La Filmoteca era el epicentro de aquel mundo pequeño, simpático a primera vista, a veces asfixiante. El cine era una religión civil con sus ritos, su calendario -las sábanas con la programación mensual, que más de uno se colgaba en su cuarto-, sus categorías angélicas, sus pecados. Por encima de todo, el creyente se justificaba por su fe en el cine como expresión artística. El cine era trascendente por sí, la imagen estaba en el principio y precedía al logos, y había que renunciar a falsos ídolos como la historia, los diálogos y hasta el raccord. Sobre el cine americano había sectas y escuelas: en general se aceptaba, pero no todos seguían la palabra autorizada de Cahiers du Cinéma. Había aún rigoristas a los que Howard Hawks les parecía una mierda.
En el Doré convivían los cinéfilos mayores y asentados, los jóvenes turcos y varias categorías de pajilleros y menesterosos, que acudían a la sala a pasar una tarde invierno por unas pocas pesetas o a meneársela con alguna peli de Pasolini o Fassbinder. Unos años después se me ocurrió llevar a una novieta de entonces a ver El pisito; llegamos tarde y nos tuvimos que sentar en la primera fila, pegados a la pantalla. Detrás de nosotros, un tipo torvo enfundado en un chándal del Atleti empezó a balancearse ominosamente y a respirar como un cuadrúpedo apenas se apagaron las luces. Si lo de ir con un ligue a ver El pisito parece radical, piénsese que mi amigo David llegó a invitar a alguna prospectiva a melodramas de Douglas Sirk.
Pero el mundo no se acababa en la Filmo. Estaban el Bellas Artes, donde vi El manuscrito encontrado en Zaragoza, el Pequeño Cine Estudio, La Enana Marrón. En La Enana contemplé una escena dramática que le referí a Olmos el otro día: durante un proyección, creo recordar que de alguna de Herzog, una muchacha se levantó, supongo que harta de la peli, e intentó salir de la sala sin hacer ruido. Pero la sala tenía una especie de compuerta de submarino que se cerraba herméticamente al empezar la proyección, como si nos sumergiéramos en las profundidades del séptimo arte. Así que la pobre chica estuvo un buen rato dando vueltas a la manivela hacia un lado, hacia el otro, resoplando y haciendo ruidos mecánicos de todo tipo, hasta que puedo abrir la puerta o alguien la ayudó a salir, no recuerdo.
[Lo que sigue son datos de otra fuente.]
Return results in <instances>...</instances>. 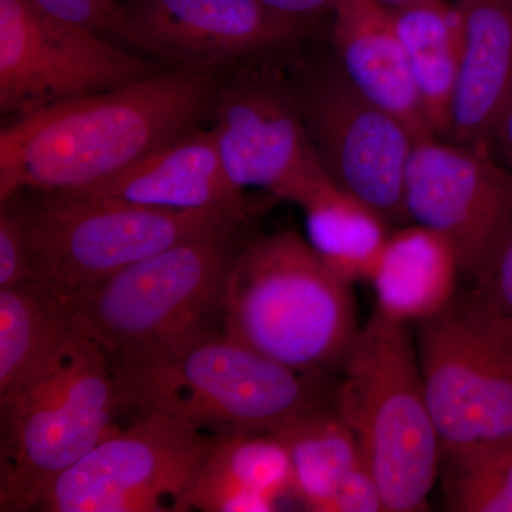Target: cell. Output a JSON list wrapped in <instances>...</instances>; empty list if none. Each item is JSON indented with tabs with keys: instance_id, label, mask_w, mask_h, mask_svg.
Returning <instances> with one entry per match:
<instances>
[{
	"instance_id": "6da1fadb",
	"label": "cell",
	"mask_w": 512,
	"mask_h": 512,
	"mask_svg": "<svg viewBox=\"0 0 512 512\" xmlns=\"http://www.w3.org/2000/svg\"><path fill=\"white\" fill-rule=\"evenodd\" d=\"M218 84L214 73L174 69L10 120L0 131V202L106 183L197 128Z\"/></svg>"
},
{
	"instance_id": "7a4b0ae2",
	"label": "cell",
	"mask_w": 512,
	"mask_h": 512,
	"mask_svg": "<svg viewBox=\"0 0 512 512\" xmlns=\"http://www.w3.org/2000/svg\"><path fill=\"white\" fill-rule=\"evenodd\" d=\"M248 220L148 256L64 305L111 370L164 362L222 333L225 289Z\"/></svg>"
},
{
	"instance_id": "3957f363",
	"label": "cell",
	"mask_w": 512,
	"mask_h": 512,
	"mask_svg": "<svg viewBox=\"0 0 512 512\" xmlns=\"http://www.w3.org/2000/svg\"><path fill=\"white\" fill-rule=\"evenodd\" d=\"M352 284L308 239L274 232L242 244L229 271L222 333L308 375L342 366L359 332Z\"/></svg>"
},
{
	"instance_id": "277c9868",
	"label": "cell",
	"mask_w": 512,
	"mask_h": 512,
	"mask_svg": "<svg viewBox=\"0 0 512 512\" xmlns=\"http://www.w3.org/2000/svg\"><path fill=\"white\" fill-rule=\"evenodd\" d=\"M340 367L343 375L333 407L375 473L386 511L427 510L443 444L409 325L375 308Z\"/></svg>"
},
{
	"instance_id": "5b68a950",
	"label": "cell",
	"mask_w": 512,
	"mask_h": 512,
	"mask_svg": "<svg viewBox=\"0 0 512 512\" xmlns=\"http://www.w3.org/2000/svg\"><path fill=\"white\" fill-rule=\"evenodd\" d=\"M103 352L80 330L0 396V511L37 510L47 488L119 430L123 407Z\"/></svg>"
},
{
	"instance_id": "8992f818",
	"label": "cell",
	"mask_w": 512,
	"mask_h": 512,
	"mask_svg": "<svg viewBox=\"0 0 512 512\" xmlns=\"http://www.w3.org/2000/svg\"><path fill=\"white\" fill-rule=\"evenodd\" d=\"M113 373L124 406L215 437L272 433L328 407L322 375L295 372L224 335L164 362Z\"/></svg>"
},
{
	"instance_id": "52a82bcc",
	"label": "cell",
	"mask_w": 512,
	"mask_h": 512,
	"mask_svg": "<svg viewBox=\"0 0 512 512\" xmlns=\"http://www.w3.org/2000/svg\"><path fill=\"white\" fill-rule=\"evenodd\" d=\"M9 200L28 237L29 281L63 306L141 259L249 217L164 210L80 191H22Z\"/></svg>"
},
{
	"instance_id": "ba28073f",
	"label": "cell",
	"mask_w": 512,
	"mask_h": 512,
	"mask_svg": "<svg viewBox=\"0 0 512 512\" xmlns=\"http://www.w3.org/2000/svg\"><path fill=\"white\" fill-rule=\"evenodd\" d=\"M417 352L443 454L512 441V330L473 293L419 323Z\"/></svg>"
},
{
	"instance_id": "9c48e42d",
	"label": "cell",
	"mask_w": 512,
	"mask_h": 512,
	"mask_svg": "<svg viewBox=\"0 0 512 512\" xmlns=\"http://www.w3.org/2000/svg\"><path fill=\"white\" fill-rule=\"evenodd\" d=\"M291 80L313 147L330 180L387 221H409L404 177L417 138L350 83L332 52Z\"/></svg>"
},
{
	"instance_id": "30bf717a",
	"label": "cell",
	"mask_w": 512,
	"mask_h": 512,
	"mask_svg": "<svg viewBox=\"0 0 512 512\" xmlns=\"http://www.w3.org/2000/svg\"><path fill=\"white\" fill-rule=\"evenodd\" d=\"M217 437L158 414L111 433L50 485L45 512L187 511L185 495Z\"/></svg>"
},
{
	"instance_id": "8fae6325",
	"label": "cell",
	"mask_w": 512,
	"mask_h": 512,
	"mask_svg": "<svg viewBox=\"0 0 512 512\" xmlns=\"http://www.w3.org/2000/svg\"><path fill=\"white\" fill-rule=\"evenodd\" d=\"M157 72V64L101 33L46 15L29 0H0L3 117L20 119Z\"/></svg>"
},
{
	"instance_id": "7c38bea8",
	"label": "cell",
	"mask_w": 512,
	"mask_h": 512,
	"mask_svg": "<svg viewBox=\"0 0 512 512\" xmlns=\"http://www.w3.org/2000/svg\"><path fill=\"white\" fill-rule=\"evenodd\" d=\"M404 208L453 245L461 274L476 282L512 229V173L491 143L424 138L407 164Z\"/></svg>"
},
{
	"instance_id": "4fadbf2b",
	"label": "cell",
	"mask_w": 512,
	"mask_h": 512,
	"mask_svg": "<svg viewBox=\"0 0 512 512\" xmlns=\"http://www.w3.org/2000/svg\"><path fill=\"white\" fill-rule=\"evenodd\" d=\"M215 144L229 183L264 188L299 204L330 178L313 147L291 80L242 67L218 84L211 110Z\"/></svg>"
},
{
	"instance_id": "5bb4252c",
	"label": "cell",
	"mask_w": 512,
	"mask_h": 512,
	"mask_svg": "<svg viewBox=\"0 0 512 512\" xmlns=\"http://www.w3.org/2000/svg\"><path fill=\"white\" fill-rule=\"evenodd\" d=\"M138 50L174 69L214 73L291 45L303 30L261 0H130Z\"/></svg>"
},
{
	"instance_id": "9a60e30c",
	"label": "cell",
	"mask_w": 512,
	"mask_h": 512,
	"mask_svg": "<svg viewBox=\"0 0 512 512\" xmlns=\"http://www.w3.org/2000/svg\"><path fill=\"white\" fill-rule=\"evenodd\" d=\"M330 13L332 55L350 83L406 124L417 140L436 137L421 106L392 10L377 0H338Z\"/></svg>"
},
{
	"instance_id": "2e32d148",
	"label": "cell",
	"mask_w": 512,
	"mask_h": 512,
	"mask_svg": "<svg viewBox=\"0 0 512 512\" xmlns=\"http://www.w3.org/2000/svg\"><path fill=\"white\" fill-rule=\"evenodd\" d=\"M80 192L175 211L251 212L222 167L212 130L194 128L117 177Z\"/></svg>"
},
{
	"instance_id": "e0dca14e",
	"label": "cell",
	"mask_w": 512,
	"mask_h": 512,
	"mask_svg": "<svg viewBox=\"0 0 512 512\" xmlns=\"http://www.w3.org/2000/svg\"><path fill=\"white\" fill-rule=\"evenodd\" d=\"M453 3L461 19V56L447 140L491 143L512 99V0Z\"/></svg>"
},
{
	"instance_id": "ac0fdd59",
	"label": "cell",
	"mask_w": 512,
	"mask_h": 512,
	"mask_svg": "<svg viewBox=\"0 0 512 512\" xmlns=\"http://www.w3.org/2000/svg\"><path fill=\"white\" fill-rule=\"evenodd\" d=\"M292 495L288 451L275 436L217 437L185 495L187 511L271 512Z\"/></svg>"
},
{
	"instance_id": "d6986e66",
	"label": "cell",
	"mask_w": 512,
	"mask_h": 512,
	"mask_svg": "<svg viewBox=\"0 0 512 512\" xmlns=\"http://www.w3.org/2000/svg\"><path fill=\"white\" fill-rule=\"evenodd\" d=\"M461 274L456 249L443 235L423 225L390 232L370 276L376 308L399 322H424L454 301Z\"/></svg>"
},
{
	"instance_id": "ffe728a7",
	"label": "cell",
	"mask_w": 512,
	"mask_h": 512,
	"mask_svg": "<svg viewBox=\"0 0 512 512\" xmlns=\"http://www.w3.org/2000/svg\"><path fill=\"white\" fill-rule=\"evenodd\" d=\"M390 10L429 126L436 137L447 138L460 70V13L447 0Z\"/></svg>"
},
{
	"instance_id": "44dd1931",
	"label": "cell",
	"mask_w": 512,
	"mask_h": 512,
	"mask_svg": "<svg viewBox=\"0 0 512 512\" xmlns=\"http://www.w3.org/2000/svg\"><path fill=\"white\" fill-rule=\"evenodd\" d=\"M306 239L316 254L345 281H370L390 235V222L330 178L299 202Z\"/></svg>"
},
{
	"instance_id": "7402d4cb",
	"label": "cell",
	"mask_w": 512,
	"mask_h": 512,
	"mask_svg": "<svg viewBox=\"0 0 512 512\" xmlns=\"http://www.w3.org/2000/svg\"><path fill=\"white\" fill-rule=\"evenodd\" d=\"M271 434L288 451L293 497L306 510L332 511L340 484L362 458L355 434L335 407L303 413Z\"/></svg>"
},
{
	"instance_id": "603a6c76",
	"label": "cell",
	"mask_w": 512,
	"mask_h": 512,
	"mask_svg": "<svg viewBox=\"0 0 512 512\" xmlns=\"http://www.w3.org/2000/svg\"><path fill=\"white\" fill-rule=\"evenodd\" d=\"M72 329L62 303L32 281L0 289V396L43 365Z\"/></svg>"
},
{
	"instance_id": "cb8c5ba5",
	"label": "cell",
	"mask_w": 512,
	"mask_h": 512,
	"mask_svg": "<svg viewBox=\"0 0 512 512\" xmlns=\"http://www.w3.org/2000/svg\"><path fill=\"white\" fill-rule=\"evenodd\" d=\"M447 507L458 512H512V441L443 454Z\"/></svg>"
},
{
	"instance_id": "d4e9b609",
	"label": "cell",
	"mask_w": 512,
	"mask_h": 512,
	"mask_svg": "<svg viewBox=\"0 0 512 512\" xmlns=\"http://www.w3.org/2000/svg\"><path fill=\"white\" fill-rule=\"evenodd\" d=\"M37 9L53 18L92 29L104 36L116 37L127 45L138 46L136 30L126 5L117 0H29Z\"/></svg>"
},
{
	"instance_id": "484cf974",
	"label": "cell",
	"mask_w": 512,
	"mask_h": 512,
	"mask_svg": "<svg viewBox=\"0 0 512 512\" xmlns=\"http://www.w3.org/2000/svg\"><path fill=\"white\" fill-rule=\"evenodd\" d=\"M30 279L28 237L16 205L2 202L0 211V289L12 288Z\"/></svg>"
},
{
	"instance_id": "4316f807",
	"label": "cell",
	"mask_w": 512,
	"mask_h": 512,
	"mask_svg": "<svg viewBox=\"0 0 512 512\" xmlns=\"http://www.w3.org/2000/svg\"><path fill=\"white\" fill-rule=\"evenodd\" d=\"M473 295L512 330V229L503 247L476 281Z\"/></svg>"
},
{
	"instance_id": "83f0119b",
	"label": "cell",
	"mask_w": 512,
	"mask_h": 512,
	"mask_svg": "<svg viewBox=\"0 0 512 512\" xmlns=\"http://www.w3.org/2000/svg\"><path fill=\"white\" fill-rule=\"evenodd\" d=\"M380 511H386L382 488L372 468L362 456L340 484L330 512Z\"/></svg>"
},
{
	"instance_id": "f1b7e54d",
	"label": "cell",
	"mask_w": 512,
	"mask_h": 512,
	"mask_svg": "<svg viewBox=\"0 0 512 512\" xmlns=\"http://www.w3.org/2000/svg\"><path fill=\"white\" fill-rule=\"evenodd\" d=\"M269 12L298 29H305L325 13L332 12L338 0H261Z\"/></svg>"
},
{
	"instance_id": "f546056e",
	"label": "cell",
	"mask_w": 512,
	"mask_h": 512,
	"mask_svg": "<svg viewBox=\"0 0 512 512\" xmlns=\"http://www.w3.org/2000/svg\"><path fill=\"white\" fill-rule=\"evenodd\" d=\"M491 143L512 173V99L495 124Z\"/></svg>"
},
{
	"instance_id": "4dcf8cb0",
	"label": "cell",
	"mask_w": 512,
	"mask_h": 512,
	"mask_svg": "<svg viewBox=\"0 0 512 512\" xmlns=\"http://www.w3.org/2000/svg\"><path fill=\"white\" fill-rule=\"evenodd\" d=\"M389 9H399L403 6L412 5V3L420 2V0H377Z\"/></svg>"
}]
</instances>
En tiempos recientes he sido más asiduo al Bellas Artes, que es más civil, más relajado que la Filmoteca, y me pillaba más cerca del trabajo. Mi última vez en el Doré, en el entresuelo, un chaval granujiento me afeó con una mirada asesina que comprobase la pantalla del móvil durante un milisegundo -me había escapado en horario laboral. En el vestíbulo del Bellas Artes todavía he corregido algún papel urgente. La cinefilia era, como todo en la juventud, devoradora, muy seria y muy ridícula a la vez, y la vida ya va siendo incompatible con esas pasiones tan abismadas, tan cerriles, tan ensayadas. Ahora he descubierto los cines luxury, donde hay sillones reclinables y te puedes tomar un refrigerio o un whisky mientras ves Tiburón. Lo fundamental a medida que uno se hace mayor es no quedarse atrapado dándole vueltas a la manivela.